Fourth, the algorithm was primarily evaluated on HRCT datasets reconstructed using a single convolution kernel. Differences in acquisition protocols, reconstruction kernels, slice thickness, and scanner vendors may influence image noise characteristics and segmentation behavior. Multicenter validation across heterogeneous imaging protocols is therefore necessary.

4.2. Future Work

Future research will focus on large-scale quantitative validation of the proposed segmentation method using multicenter datasets and heterogeneous acquisition protocols. Comparative benchmarking against established conventional segmentation tools and deep learning-based methods will be performed using overlap-based metrics and surface distance measures.

In addition, automated or hybrid seed-point initialization strategies will be investigated to further reduce user interaction. Integration of the embeddedness-based criterion into learning-based refinement frameworks may combine interpretability with improved boundary accuracy. One other future step on the software development side will be to improve the running time, taking advantage of parallel computing (CPU multithreading, Cuda). In the current development, we used only a single CPU thread, with already much better time performance (less than one minute per dataset) than AI-based methods, so only a few seconds, or even less than a second, of running time is a realistic target.

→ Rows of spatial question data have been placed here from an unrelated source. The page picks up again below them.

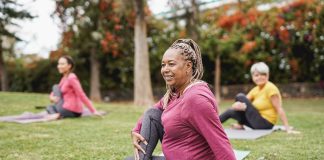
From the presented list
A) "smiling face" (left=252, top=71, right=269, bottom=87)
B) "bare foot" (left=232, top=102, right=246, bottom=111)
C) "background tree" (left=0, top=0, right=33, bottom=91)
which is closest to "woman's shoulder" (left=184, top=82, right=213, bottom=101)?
"bare foot" (left=232, top=102, right=246, bottom=111)

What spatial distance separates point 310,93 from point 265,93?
15033 millimetres

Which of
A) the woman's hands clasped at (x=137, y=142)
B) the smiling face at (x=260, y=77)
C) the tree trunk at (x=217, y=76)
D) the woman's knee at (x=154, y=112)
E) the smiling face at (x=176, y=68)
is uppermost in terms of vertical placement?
the smiling face at (x=176, y=68)

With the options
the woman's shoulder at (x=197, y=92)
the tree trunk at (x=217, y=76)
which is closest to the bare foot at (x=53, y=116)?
the woman's shoulder at (x=197, y=92)

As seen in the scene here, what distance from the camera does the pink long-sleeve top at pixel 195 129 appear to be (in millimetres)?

Finally, histogram-derived features extracted from the segmented lung volume will be explored as potential quantitative imaging biomarkers for fibrosis burden and longitudinal disease progression, and they are correlated with pulmonary function tests and clinical outcomes.

5. Conclusions

The semi-automated 3D region-growing approach to lung segmentation presented in this study offers a useful trade-off between manual tracing and fully automated techniques, with the advantages of preserving the full range of intensity information inside the lung volume of interest (enabling anatomical delineation and quantification) and requiring a low level of operator interaction. The method appeared to perform well in patients with interstitial lung disease, where the complex, heterogeneous lung parenchymal attenuation and the disturbed lung morphology might affect the accuracy of traditional threshold-based or fully automated segmentation methods. Due to its simplicity, intuitiveness, and low computational demand, the method is directly applicable in research studies, quantitative imaging applications, and computer-aided diagnosis.

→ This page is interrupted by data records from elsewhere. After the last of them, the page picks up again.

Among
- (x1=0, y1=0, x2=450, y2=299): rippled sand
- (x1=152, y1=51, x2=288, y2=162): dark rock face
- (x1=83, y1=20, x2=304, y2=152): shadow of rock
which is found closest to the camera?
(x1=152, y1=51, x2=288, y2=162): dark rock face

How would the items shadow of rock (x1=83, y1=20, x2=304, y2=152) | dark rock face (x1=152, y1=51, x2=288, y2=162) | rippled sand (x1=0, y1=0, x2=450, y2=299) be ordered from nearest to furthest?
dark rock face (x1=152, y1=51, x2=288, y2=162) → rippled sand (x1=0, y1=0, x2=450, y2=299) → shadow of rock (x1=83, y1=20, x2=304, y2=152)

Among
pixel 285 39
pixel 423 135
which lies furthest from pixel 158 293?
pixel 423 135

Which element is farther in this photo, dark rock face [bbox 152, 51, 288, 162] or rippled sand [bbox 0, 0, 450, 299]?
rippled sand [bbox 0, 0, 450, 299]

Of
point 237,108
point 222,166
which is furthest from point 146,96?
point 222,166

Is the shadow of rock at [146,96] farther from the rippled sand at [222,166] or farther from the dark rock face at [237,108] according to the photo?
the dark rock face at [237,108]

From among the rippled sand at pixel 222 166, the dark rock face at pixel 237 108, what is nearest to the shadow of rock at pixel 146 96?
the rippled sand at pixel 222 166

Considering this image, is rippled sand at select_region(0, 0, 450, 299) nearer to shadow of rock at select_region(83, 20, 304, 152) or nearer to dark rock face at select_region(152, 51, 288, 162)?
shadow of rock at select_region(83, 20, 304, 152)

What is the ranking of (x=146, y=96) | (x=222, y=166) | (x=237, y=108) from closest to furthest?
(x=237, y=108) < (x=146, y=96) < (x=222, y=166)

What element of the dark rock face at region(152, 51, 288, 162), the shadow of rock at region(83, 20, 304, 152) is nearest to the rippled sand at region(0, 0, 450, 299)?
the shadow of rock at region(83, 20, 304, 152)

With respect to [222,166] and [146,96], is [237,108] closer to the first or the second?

Additionally, the segmented volume can be used as a robust preprocessing step for subsequent tasks, such as 3D visualization, airway and vessel analysis, nodule or lesion detection, volume measurement, or disease severity assessment. Moreover, including vessels and disease within the segmented volume enables post-segmentation histogram analysis, which may be useful for developing and validating fibrosis-related quantitative imaging biomarkers and follow-up tools in ILD.

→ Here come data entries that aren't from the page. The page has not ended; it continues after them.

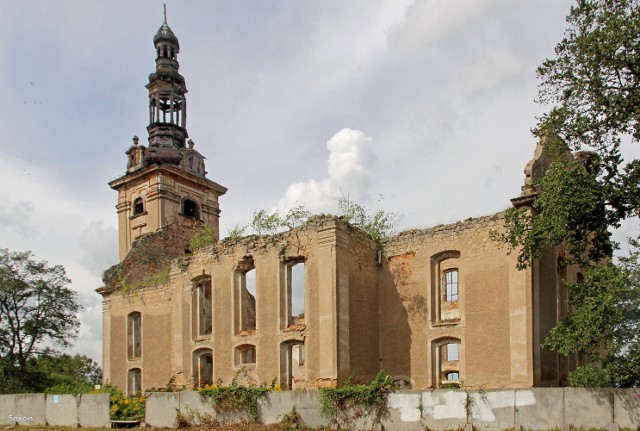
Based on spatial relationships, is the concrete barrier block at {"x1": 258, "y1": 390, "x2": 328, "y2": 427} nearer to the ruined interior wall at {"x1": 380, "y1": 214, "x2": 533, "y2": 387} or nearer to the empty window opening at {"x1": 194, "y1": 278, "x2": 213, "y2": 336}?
the ruined interior wall at {"x1": 380, "y1": 214, "x2": 533, "y2": 387}

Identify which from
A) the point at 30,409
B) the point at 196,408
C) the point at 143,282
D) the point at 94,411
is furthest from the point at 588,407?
the point at 143,282

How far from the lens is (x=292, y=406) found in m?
16.1

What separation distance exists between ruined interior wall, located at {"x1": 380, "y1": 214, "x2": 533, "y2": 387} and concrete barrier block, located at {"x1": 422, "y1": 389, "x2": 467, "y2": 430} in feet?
10.1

As a future direction, we will seek to further validate our method on larger and more varied multicenter datasets, including cases with severe and/or atypical disease. We will also investigate the inclusion of adaptive similarity criteria, 3D connectivity criteria, and automated seed-point placement to reduce the method’s sensitivity and increase its robustness against operator variability. We will explore using guidance from deep features or modules to refine the segmented boundary via learning, thereby increasing the method’s accuracy while maintaining its explainability. Finally, we will focus on deriving quantitative (fibrosis) scores from the histogram of post-segmentation preserved intensity information and on evaluating their value as imaging biomarkers in a clinical and research context.